(KUTIPAN TEKS):
=-=-=-=-=
Saya: selain bisa sekolahin anak, bisa beli rumah juga gak bu?
Ibu: bisa, saya beli kos-kosan di kampung saya, yang pegang orangtua saya. Lumayan itu juga bisa nambah-nambah
Saya: wah berarti gajinya besar ya bu? (masih berusaha mancing. Tapi, ah percuma si ibu ini gak bakal nangkep sinyal yang saya lempar. Baiklah..) kalau boleh tahu berapa sih bu sebulannya?
Ibu: hmm..sekitar 20 ribu NTD (new taiwan dollar), kalau di ke rupiahin ya sekitar 6 jutaan
Saya: ooohhh...

Saya : ibu tau dari siapa dulu bisa sampai pergi jadi TKW?
Ibu : tau dari temen, dia udah lebih dulu pergi. Jadi udah berpengalaman. Dia bilang, enak kok, gajinya lumayan. Yaudah saya coba, buat pertama sih cuma bayar ke yayasan
Saya : berapa bu bayarnya?
=-=-=-=-=
(BAHAN SUMBER):
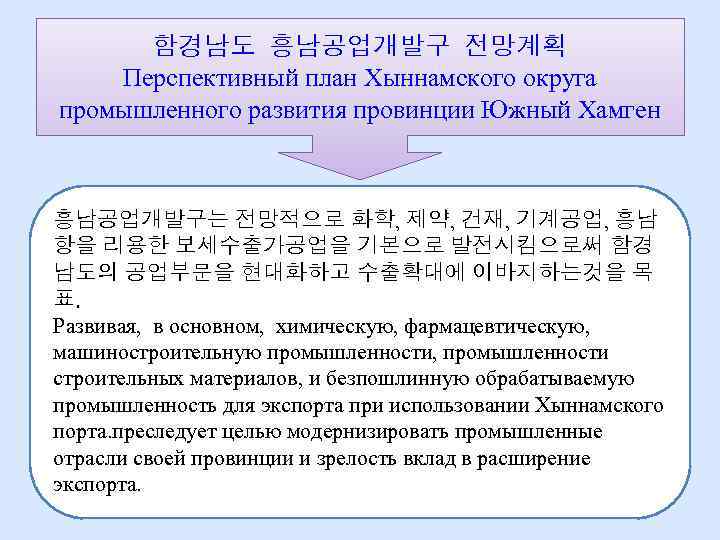 함경남도 흥남공업개발구 전망계획
Перспективный план Хыннамского округа промышленного развития провинции Южный Хамген

흥남공업개발구는 전망적으로 화학, 제약, 건재, 기계공업, 흥남항을 리용한 보세수출가공업을 기본으로 발전시킴으로써 함경남도의 공업부문을 현대화하고 수출확대에 이바지하는것을 목표.
Развивая, в основном, химическую, фармацевтическую, машиностроительную промышленности, промышленности строительных материалов, и безпошлинную обрабатываемую промышленность для экспорта при использовании Хыннамского порта.преследует целью модернизировать промышленные отрасли своей провинции и зрелость вклад в расширение экспорта.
=-=-=-=-=
(URAIAN TUGAS): Teruskan obrolan soal pengalaman si ibu jadi TKW di Taiwan, mulai sesudah kalimat terakhirnya.

(JAWABAN):
Ibu : saya lupa tuh, udah lama juga sih. Nah, kalau udah sekali berangkat, mau berangkat lagi gampang. Kaya saya, saya udah pernah ke Arab sama Brunei, jadi pas saya mau berangkat lagi ke negara lain, jadi lebih gampang dibanding temen-temen yang baru.
Saya : oooh gitu ya, pantesan ibu jadi ketagihan ya bu (tertawa ringan)
Ibu : iya (senyum)

Sebenernya saya udah gatel pengen tanya soal gimana perlakuan majikannya, tapi kayanya kecepatan. Santai. Pelan-pelan. Saat itu, pramugari datang menyodorkan makan siang. Kami pun makan siang sambil mengobrol hal-hal ringan, tapi ternyata cukup penting, seperti....

Ibu : adek asli mana?
Saya : saya asli Bandung bu
Ibu : oooh orang Bandung, eta geura sama-sama orang Sunda atuh ya
Saya : loh emang ibu orang Bandung juga?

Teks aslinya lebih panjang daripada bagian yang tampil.